現在のスタイルに合っているかどうかはともかく、面白いものは面白いし名作は名作だと思うよ。中にはもちろん現在の感覚ではついていけない、面白く感じられないような作品もあるかもしれないけど、「スラムダンク」のような作品ならきちんと人気は出るはずだ。
「ジョジョの奇妙な冒険」のアニメは格好のモデルじゃないか?アニメ化された部分は原作の第二部までだから、まさしく「今の技術で作った昔の作品」のアニメだ。そして、なんだかんだで人気になった。昔の作品であっても、今なお通用する作品というのはあるはずだ。
「ジョジョの奇妙な冒険」か。確かに良い例だ。私は原作見たことないけど、アニメに普通にハマってしまったからね。
でも、昔に比べてアンチが増えたり、細かい所を叩かれるのは避けられないんじゃないかな。今の時代はネットがあるから、テレビの時のように「一回見て終わり」という感じではないし、小さな問題、作画崩壊などがいつまでも証拠として残ってしまう。
これは面白い仮定の話だね。オタクの間ではよく「昔の作品の方が面白い。今の作品はクズばかりだ」という話が出るが、実際昔の作品を今に持ってきても人気が取れると信じている人間は案外少ないんじゃないかね
まぁその手の話は「比較して叩く口実」というか、自分の不満を補強する材料として使われることが多いからな。「最近のアニメはダメだ」という声はそこら中で聞くが、その発言の意味するものは「俺が欲しいものじゃない」ってだけだったりするし。
「聖闘士星矢Ω」への反応を見ると、作品によっては難しいと感じてしまうね。言っちゃなんだけど「Ω」って非常に王道ストーリーで、しかも良心的な作品だと思う。過去の「聖闘士星矢」も尊重している。でも昔のファンからは叩かれまくっているし、当時見ていなかった現在の若い層からのファンも少ない。昔と今ではアニメを見る感性や求められているもの、更にはファン層の動きが変化しているのは間違いないから、過去の名作を現在にそのまま持ってきたとしてもうまくいかないケースの方が多いんじゃないかな。
逆に今もし放映されれば受け入れられるような作品ってなんだろう?個人的には「ヒカルの碁」なんかは画も内容もストーリーも十分今の時代で通用すると思うんだが。
昔の名作ってわけじゃないけど、私は「子供向け」として切り捨てられた名作が今放映されないかと思ってしまうね。
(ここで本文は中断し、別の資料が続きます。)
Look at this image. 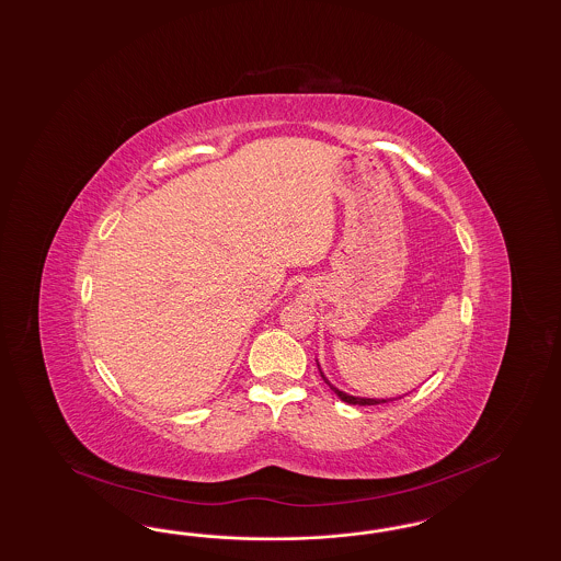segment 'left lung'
<instances>
[{
    "label": "left lung",
    "mask_w": 561,
    "mask_h": 561,
    "mask_svg": "<svg viewBox=\"0 0 561 561\" xmlns=\"http://www.w3.org/2000/svg\"><path fill=\"white\" fill-rule=\"evenodd\" d=\"M317 367H319V373H321V377H323V381L328 383L335 393H337V398L342 400V402H346V404H354V407H377V404H386V402H393V400H400V398H404V396H398V398H363V396H350L346 391H342V389H337V387L333 386L331 381H329L328 377H325V373H323V368L319 365V360H317Z\"/></svg>",
    "instance_id": "left-lung-1"
}]
</instances>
もしテレビで普通に放映されていたら幅広い年齢層の視聴者が見るわけだし、オタク内での狭い反応、「子供向けだから」と切り捨ててしまうこともないのではないかと思う。「プリキュア」や「イナズマイレブン」なんかは特にそう思う。
なんだかんだで、今のアニメって過去の作品を基礎にして発展したものなんだよね。作品をどう評価するかは別として、少なくとも最近の新作が今の視聴者の好みにあっているのは確かだし、昔の作品は今の視聴者の好みとは微妙にずれているというのも感じる。またそれと共にアニメ関係の変化或いは進歩なども見て取れるのが興味深い。